In December, ICC Prosecutor Fatou Bensouda stated that there is reasonable basis to investigate Israel for its actions but has requested the court to decide over the question of its jurisdiction in the Palestinians territories. Israel's attorney general argued that the ICC, to which Israel is not a party, "lacks jurisdiction in relation to Israel and that any Palestinian actions with respect to the court are legally invalid," as the Palestinian Authority is not a sovereign states, although it has joined the ICC's Rome Statute.

The Prosecutor's Office specifically noted allegations that Israel has been involved in demolishing Palestinian property and evicting Palestinians from the West Bank and East Jerusalem.
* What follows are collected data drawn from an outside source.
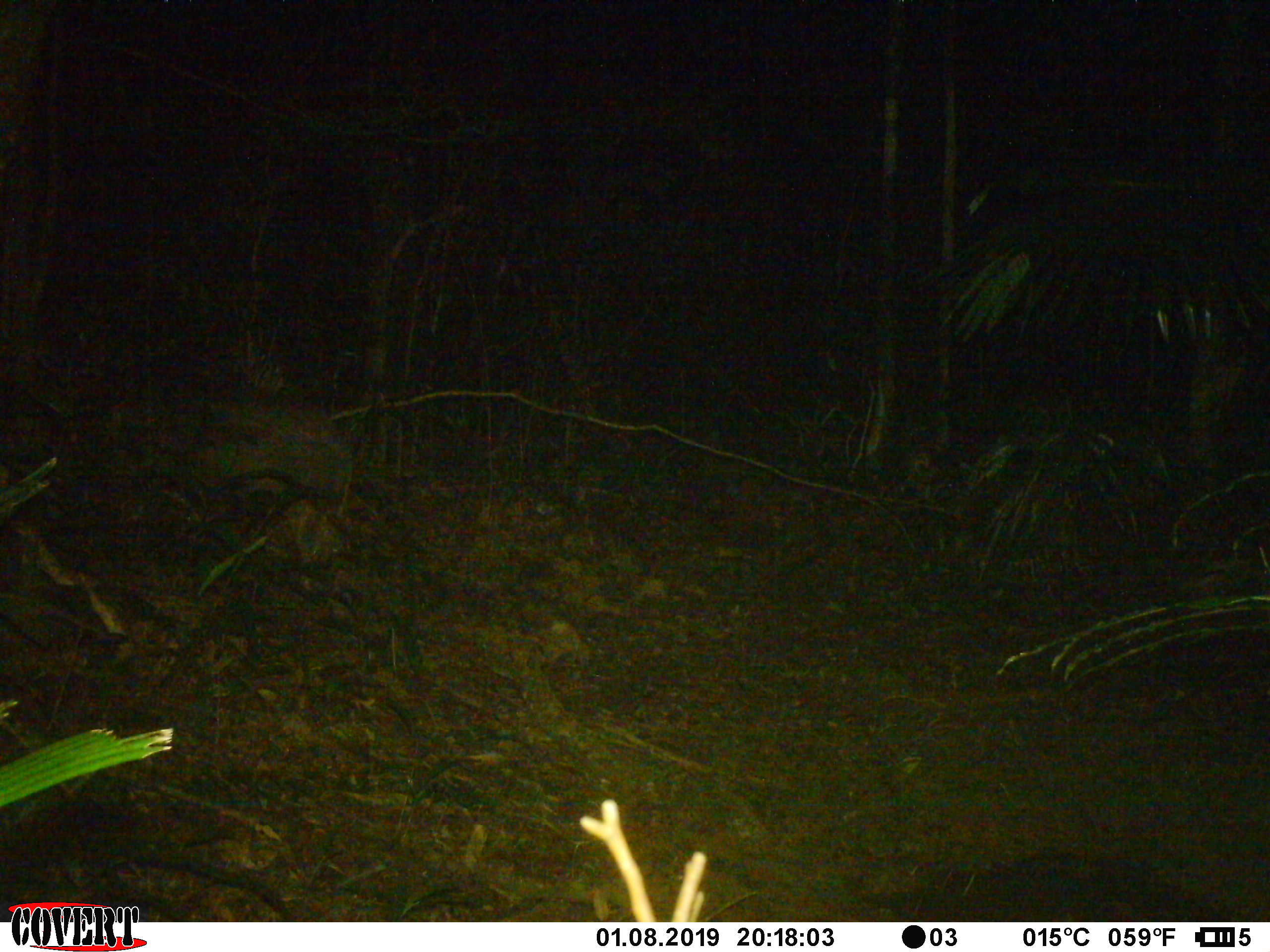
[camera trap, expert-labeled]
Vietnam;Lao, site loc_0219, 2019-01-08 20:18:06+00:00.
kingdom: Animalia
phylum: Chordata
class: Mammalia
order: Artiodactyla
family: Suidae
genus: Sus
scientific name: Sus scrofa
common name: eurasian wild pig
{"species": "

It also referenced 2014's Operation Protective Edge, the war in the Gaza Strip, as well as Israel's plan to evacuate residents of the Bedouin village Khan al-Ahmar, and Israeli construction of settlements in the West Bank.

In January the ICC said it would delay its debate into whether it has the jurisdiction to probe alleged Israeli war crimes in the West Bank, Gaza and East Jerusalem due to a procedural error related to the filing's page limit.

Also in January, Prime Minister Benjamin Netanyahu said in an interview on a Christian television network that the International Criminal Court is in a "full frontal attack" on democracy and the Jewish people's right to live in Israel, and called for sanctions on the world court in light of its prosecutor's intent to probe Israel's alleged war crimes against Palestinians.